Which is a big fat lie.

But here’s the thing, call me skinny and you can jab needles in my arm with reckless abandon.

It’s embarrassing but apparently true.

However, please don’t think that this means the entire experience was without typical Kimbo drama. And there were 2 big reasons for that.

1.       Opie is a TERRIBLE liar. When we got home and I was slowly working my way out of the anesthesia fog, he reported everything the doctor told him after the procedure…that one of my bile ducts was really constricted, that they had performed a sphincterotomy (which, when you’re slowly working your way out of an anesthesia fog, is a hilarious word and must be repeated in different voices, different tones and with different syllables emphasized a least 5 times) to widen the duct, and that this might have been the source of the problem.

“Might have been?” I asked. “It MIGHT have been the source of the problem?”

“He couldn’t say for sure,” Opie reported honestly. “There’s about a fifty-fifty chance.
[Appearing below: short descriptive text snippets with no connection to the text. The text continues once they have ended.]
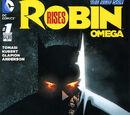 Robin Rises: Omega Vol 1 1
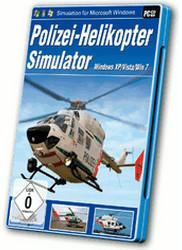 Polizei-Helikopter Simulator (PC)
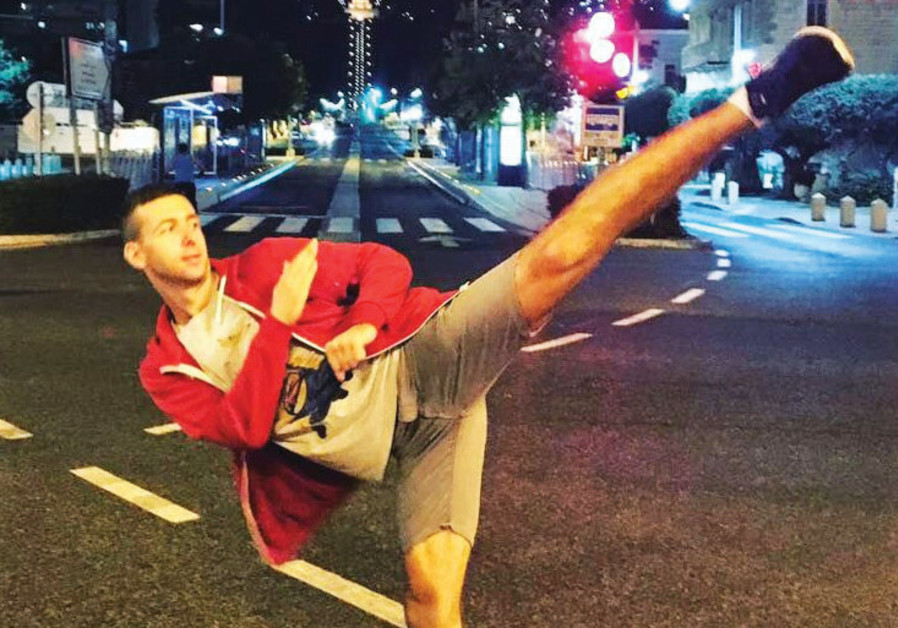 Israeli taekwondo fighter Oleksandr Filippov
He hopes that it is, though, because if it’s not we’re basically back to square one.” 

“He did NOT say that!” I yelled. “Tell me that he did not say that there is a fifty percent chance that he still has no idea what’s wrong with me?!”

“No…well, kind of… I mean he thinks it could be…it probably is.”

I know honesty is one of the most important elements in a marriage but there’s something to be said for a convincing white lie now and then.

2.       God has a sense of humor. I woke up Wednesday morning with a terribly sore throat, which is understandable since I had spent an hour with a tube shoved down my esophagus on Tuesday. The fever, however, was a little harder to explain. Until I opened my school email and read a message from a student (who I had been working with on Monday) letting me know that he would be out on Wednesday due to a nasty case of strep throat.

I’ll leave my reaction to that news to your imagination (hint: there was swearing involved) but I will mention that I’ve been in bed swilling down antibiotics all week.

And maybe it’s still the anesthesia talking but sometimes I think I can hear God giggling and saying “Here’s some blog material for you!”

          
 I just hope He cured my stomach issues at the same time.